Si les Américains sont les premiers à avoir imposé des sanctions contre l’Iran -notamment avec la loi d’Amato (1996) qui vise les hydrocarbures du pays- ils y poursuivent néanmoins leurs échanges. « Ils vendent beaucoup de produits, comme des ordinateurs Apple, des iPhones et du Coca-Cola, mais c’est difficile à chiffrer puisque ça se fait sous le manteau », ajoute Sebastien Regnault. « Les exportations américaines ont augmenté de 50% ces deux dernières années et les européennes ont baissé de moitié depuis leur embargo sur notre pétrole« , affirme quant à lui Ali Ahani, ambassadeur d’Iran en France. De son côté, Thierry Coville, spécialiste de l’économie iranienne, regrette que « le gouvernement français culpabilise les entreprises qui font des affaires là-bas ».

« DU BUSINESS, PAS DE L’HUMANITAIRE »

Le groupe Danone, présent sur le marché iranien via sa filiale Sahar (produits laitiers) et l’eau minérale Damavand, refuse de s’épancher sur le sujet. Même silence chez Sanofi, qui vend des vaccins et des produits pharmaceutiques en Iran, pays qui a le plus grand mal à importer des médicaments nécessaires à la survie de nombreux patients.

Le groupe Carrefour, lui, nie y être implanté, bien que son nom figure sur le site Internet de la Chambre Franco-Iranienne de Commerce et d’Industrie : « Ce n’est pas nous, mais Majid al Futtaim, un de nos partenaires franchisés. Nos projets communs ne se situent pas dans ce périmètre géographique ». Cette entreprise de Dubaï a ouvert en Iran trois « HyperStar », des supermarchés dont le logo rappelle étrangement celui de Carrefour. Mêmes typographies, mêmes flèches rouges. « Mais ce n’est pas le même nom, donc ça n’a rien à voir », se défend une porte-parole du groupe français de la grande distribution qui préfère taire son nom. L’Hyperstar de Téhéran a d’ailleurs la réputation d’être l’enseigne la plus rentable du groupe, après celui de Dubai.

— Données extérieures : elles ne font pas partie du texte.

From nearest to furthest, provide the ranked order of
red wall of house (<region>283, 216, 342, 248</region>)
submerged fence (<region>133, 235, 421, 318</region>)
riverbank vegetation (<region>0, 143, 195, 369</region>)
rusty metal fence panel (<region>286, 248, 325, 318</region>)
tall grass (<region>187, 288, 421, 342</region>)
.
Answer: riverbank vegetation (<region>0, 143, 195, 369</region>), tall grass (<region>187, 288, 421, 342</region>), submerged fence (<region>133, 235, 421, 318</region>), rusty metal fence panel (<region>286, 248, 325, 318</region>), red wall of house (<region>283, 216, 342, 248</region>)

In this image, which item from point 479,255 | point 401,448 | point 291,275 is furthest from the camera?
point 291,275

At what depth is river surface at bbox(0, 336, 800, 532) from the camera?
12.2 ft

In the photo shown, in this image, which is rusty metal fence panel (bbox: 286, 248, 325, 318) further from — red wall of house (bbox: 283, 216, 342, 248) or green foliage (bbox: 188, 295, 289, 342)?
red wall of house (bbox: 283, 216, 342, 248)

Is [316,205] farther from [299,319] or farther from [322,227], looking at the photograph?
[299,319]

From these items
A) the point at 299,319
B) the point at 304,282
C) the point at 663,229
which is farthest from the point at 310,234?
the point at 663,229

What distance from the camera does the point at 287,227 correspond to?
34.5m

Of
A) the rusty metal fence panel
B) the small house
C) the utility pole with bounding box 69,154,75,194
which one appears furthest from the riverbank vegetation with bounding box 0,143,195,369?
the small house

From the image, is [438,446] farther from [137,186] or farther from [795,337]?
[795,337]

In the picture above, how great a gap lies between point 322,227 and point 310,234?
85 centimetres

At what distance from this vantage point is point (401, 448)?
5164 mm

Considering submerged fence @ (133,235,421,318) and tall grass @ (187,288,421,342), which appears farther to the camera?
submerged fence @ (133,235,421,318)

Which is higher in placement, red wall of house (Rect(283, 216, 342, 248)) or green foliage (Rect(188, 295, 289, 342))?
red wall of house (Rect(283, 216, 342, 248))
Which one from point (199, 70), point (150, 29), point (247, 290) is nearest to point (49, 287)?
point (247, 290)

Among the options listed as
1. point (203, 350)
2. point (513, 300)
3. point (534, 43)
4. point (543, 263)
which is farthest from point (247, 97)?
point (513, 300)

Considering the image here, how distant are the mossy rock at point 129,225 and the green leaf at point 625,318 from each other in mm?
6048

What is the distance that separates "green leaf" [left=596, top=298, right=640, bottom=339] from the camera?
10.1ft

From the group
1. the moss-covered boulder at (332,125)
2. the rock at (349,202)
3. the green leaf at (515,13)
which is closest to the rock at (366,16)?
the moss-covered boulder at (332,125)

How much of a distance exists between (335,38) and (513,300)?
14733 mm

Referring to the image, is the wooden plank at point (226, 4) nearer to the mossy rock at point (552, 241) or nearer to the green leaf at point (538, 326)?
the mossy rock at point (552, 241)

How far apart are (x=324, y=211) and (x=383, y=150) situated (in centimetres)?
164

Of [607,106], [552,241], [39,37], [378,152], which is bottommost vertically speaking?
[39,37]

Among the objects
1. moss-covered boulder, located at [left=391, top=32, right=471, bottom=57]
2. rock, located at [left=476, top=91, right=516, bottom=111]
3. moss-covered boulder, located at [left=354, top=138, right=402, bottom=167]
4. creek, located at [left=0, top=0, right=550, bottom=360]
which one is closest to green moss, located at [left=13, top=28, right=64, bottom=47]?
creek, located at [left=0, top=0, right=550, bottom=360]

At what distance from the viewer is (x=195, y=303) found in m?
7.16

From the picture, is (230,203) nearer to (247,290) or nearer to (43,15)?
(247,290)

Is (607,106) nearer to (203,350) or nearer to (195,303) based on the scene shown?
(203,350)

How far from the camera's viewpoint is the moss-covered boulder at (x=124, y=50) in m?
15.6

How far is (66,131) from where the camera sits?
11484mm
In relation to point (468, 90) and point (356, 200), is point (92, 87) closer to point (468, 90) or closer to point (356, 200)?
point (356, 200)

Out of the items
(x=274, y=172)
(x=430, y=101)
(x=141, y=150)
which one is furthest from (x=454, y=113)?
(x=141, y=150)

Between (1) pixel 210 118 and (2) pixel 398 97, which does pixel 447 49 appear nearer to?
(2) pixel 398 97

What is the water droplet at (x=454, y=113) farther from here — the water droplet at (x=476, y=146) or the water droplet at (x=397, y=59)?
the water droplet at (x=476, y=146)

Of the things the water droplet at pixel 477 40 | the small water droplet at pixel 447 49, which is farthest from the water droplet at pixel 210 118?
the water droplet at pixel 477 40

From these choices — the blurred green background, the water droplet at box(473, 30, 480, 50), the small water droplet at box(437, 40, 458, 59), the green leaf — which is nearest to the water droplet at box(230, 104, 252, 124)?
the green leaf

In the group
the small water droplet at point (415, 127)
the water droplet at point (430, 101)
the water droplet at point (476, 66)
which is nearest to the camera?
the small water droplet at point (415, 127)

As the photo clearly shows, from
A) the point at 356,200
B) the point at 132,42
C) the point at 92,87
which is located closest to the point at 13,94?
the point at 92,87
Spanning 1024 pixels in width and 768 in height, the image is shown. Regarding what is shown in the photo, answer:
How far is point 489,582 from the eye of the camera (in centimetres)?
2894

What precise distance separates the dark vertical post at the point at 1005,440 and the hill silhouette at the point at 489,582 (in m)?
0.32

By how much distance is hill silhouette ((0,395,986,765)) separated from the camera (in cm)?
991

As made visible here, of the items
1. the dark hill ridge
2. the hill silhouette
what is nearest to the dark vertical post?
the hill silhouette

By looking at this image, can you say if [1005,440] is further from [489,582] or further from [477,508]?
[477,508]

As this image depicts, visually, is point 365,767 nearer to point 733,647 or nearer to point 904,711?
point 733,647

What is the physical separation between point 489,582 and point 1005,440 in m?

Le constructeur automobile Renault n’a jamais caché sa présence dans le pays mais reste tout aussi discret. Depuis 2004, il y fait assembler des Logan et des Mégane II Sedan, par le biais d’une joint-venture avec Saipa et Iran Khodro, les deux acteurs majeurs de l’automobile en Iran. En 2011, 93 000 véhicules y ont été vendus. « On est là-bas pour faire du business, pas de l’humanitaire. Il y a un vrai potentiel pour nos voitures qui s’écoulent bien, malgré quelques difficultés de flux financiers et logistiques liées aux sanctions économiques », explique un porte-parole du groupe automobile qui préfère lui aussi l’anonymat. Il fait allusion à la difficulté de rapatrier en France les bénéfices engrangés en Iran. En 2012, l’Union européenne a interdit au secteur bancaire iranien l’accès au réseau Swift (Society for Worldwide Interbank Financial Telecommunication), ce qui oblige les opérateurs à user d’étranges méthodes, allant du troc aux montages complexes via le Liban ou la Russie.

« UNE BALLE DANS LE PIED »

Cette même raison a été invoquée en février 2012 par Peugeot pour justifier un départ d’Iran, son premier marché après la France, (458 000 véhicules vendus en 2011). Il y exportait des kits pour des véhicules montés sur place. Selon l’ambassadeur Ali Ahani, le retrait de la marque au lion, présente en Iran pendant 35 ans, serait lié à son alliance depuis février 2012 avec le géant automobile General Motors. Proche du lobby « United Against Nuclear Iran », la compagnie américaine aurait exercé des pressions sur sa partenaire française.